Reuters, citing academic papers and analysts, reports that some top Chinese institutions with ties to the People’s Liberation Army (PLA) have built an AI tool for potential military applications using Meta’s publicly available large language model Llama. The publication reviewed a June research paper in which six Chinese researchers from three institutions discussed using an early version of Llama as a base to create "ChatBIT."
The researchers used Llama 2 13B to build a military-focused AI tool, incorporating their own parameters to collect and process intelligence and provide reliable data for operational decision-making. ChatBIT was "optimised for dialogue and question-answering tasks in the military field", as per the paper.
According to the paper, ChatBIT outscored some other AI models, which were about 90% as capable as GPT-4. However, the researchers didn't discuss how they defined performance or whether the AI model was implemented somewhere.
While the exact capabilities of ChatBIT remain unknown, the researchers noted that the model includes only 100,000 military dialogue records, which is far less compared to other large language models.
According to Joelle Pineau, a vice president of AI Research at Meta, "That's a drop in the ocean compared to most of these models (that) are trained with trillions of tokens so … it really makes me question what do they actually achieve here in terms of different capabilities."

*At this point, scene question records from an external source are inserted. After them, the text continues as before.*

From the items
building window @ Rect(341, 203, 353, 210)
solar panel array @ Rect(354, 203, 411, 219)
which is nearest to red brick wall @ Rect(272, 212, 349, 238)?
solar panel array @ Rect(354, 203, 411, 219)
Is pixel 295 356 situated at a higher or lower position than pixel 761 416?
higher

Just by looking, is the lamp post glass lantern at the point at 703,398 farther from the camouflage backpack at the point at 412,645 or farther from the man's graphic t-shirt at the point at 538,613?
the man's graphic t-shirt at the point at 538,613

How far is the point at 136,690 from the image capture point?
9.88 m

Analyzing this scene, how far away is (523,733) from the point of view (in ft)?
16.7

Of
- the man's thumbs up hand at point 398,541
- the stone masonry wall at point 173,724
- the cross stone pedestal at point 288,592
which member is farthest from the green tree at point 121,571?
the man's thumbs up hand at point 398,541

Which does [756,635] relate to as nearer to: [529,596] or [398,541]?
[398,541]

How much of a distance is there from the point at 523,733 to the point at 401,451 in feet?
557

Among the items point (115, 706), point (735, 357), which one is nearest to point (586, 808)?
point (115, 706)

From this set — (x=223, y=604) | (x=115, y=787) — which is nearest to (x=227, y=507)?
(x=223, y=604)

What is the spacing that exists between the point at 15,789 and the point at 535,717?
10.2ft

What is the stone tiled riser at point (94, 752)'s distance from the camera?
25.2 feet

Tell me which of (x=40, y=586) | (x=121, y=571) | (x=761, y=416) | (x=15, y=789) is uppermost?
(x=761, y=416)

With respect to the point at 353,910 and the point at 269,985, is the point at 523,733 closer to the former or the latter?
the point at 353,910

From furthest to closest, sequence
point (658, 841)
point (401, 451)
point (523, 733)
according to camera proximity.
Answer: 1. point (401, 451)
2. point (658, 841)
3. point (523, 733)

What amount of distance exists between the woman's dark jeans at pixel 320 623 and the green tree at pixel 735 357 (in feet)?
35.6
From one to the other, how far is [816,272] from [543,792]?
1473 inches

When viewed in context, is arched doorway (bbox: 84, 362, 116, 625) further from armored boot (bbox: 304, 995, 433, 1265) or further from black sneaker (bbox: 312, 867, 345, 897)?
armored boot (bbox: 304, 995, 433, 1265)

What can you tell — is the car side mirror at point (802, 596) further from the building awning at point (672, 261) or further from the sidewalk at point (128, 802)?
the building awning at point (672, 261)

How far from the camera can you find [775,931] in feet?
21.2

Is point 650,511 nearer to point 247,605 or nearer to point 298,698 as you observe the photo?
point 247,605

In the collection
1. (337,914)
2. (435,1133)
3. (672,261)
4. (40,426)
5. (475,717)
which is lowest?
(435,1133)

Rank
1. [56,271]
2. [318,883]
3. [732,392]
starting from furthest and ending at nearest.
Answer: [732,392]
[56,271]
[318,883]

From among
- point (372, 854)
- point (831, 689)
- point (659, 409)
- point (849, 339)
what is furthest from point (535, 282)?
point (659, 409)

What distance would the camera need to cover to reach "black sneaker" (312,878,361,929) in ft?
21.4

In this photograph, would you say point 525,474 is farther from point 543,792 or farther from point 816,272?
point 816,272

A company spokesperson pointed out that China is making trillion-dollar investments to beat the US in the AI game, and the field already has global competition, calling the alleged role of an outdated American open-source model "irrelevant."
While Meta promotes the openness of its AI model, the company has put some restrictions on its use. For instance, it requires services with more than 700 million users to obtain a license from the company. The company also restricts the use of its models for "military, warfare, nuclear industries or applications, espionage," the publication notes.
The public availability of Meta's AI models makes it harder to implement the rules. Meta's director of public policy Molly Montgomery told Reuters: "Any use of our models by the People's Liberation Army is unauthorized and contrary to our acceptable use policy."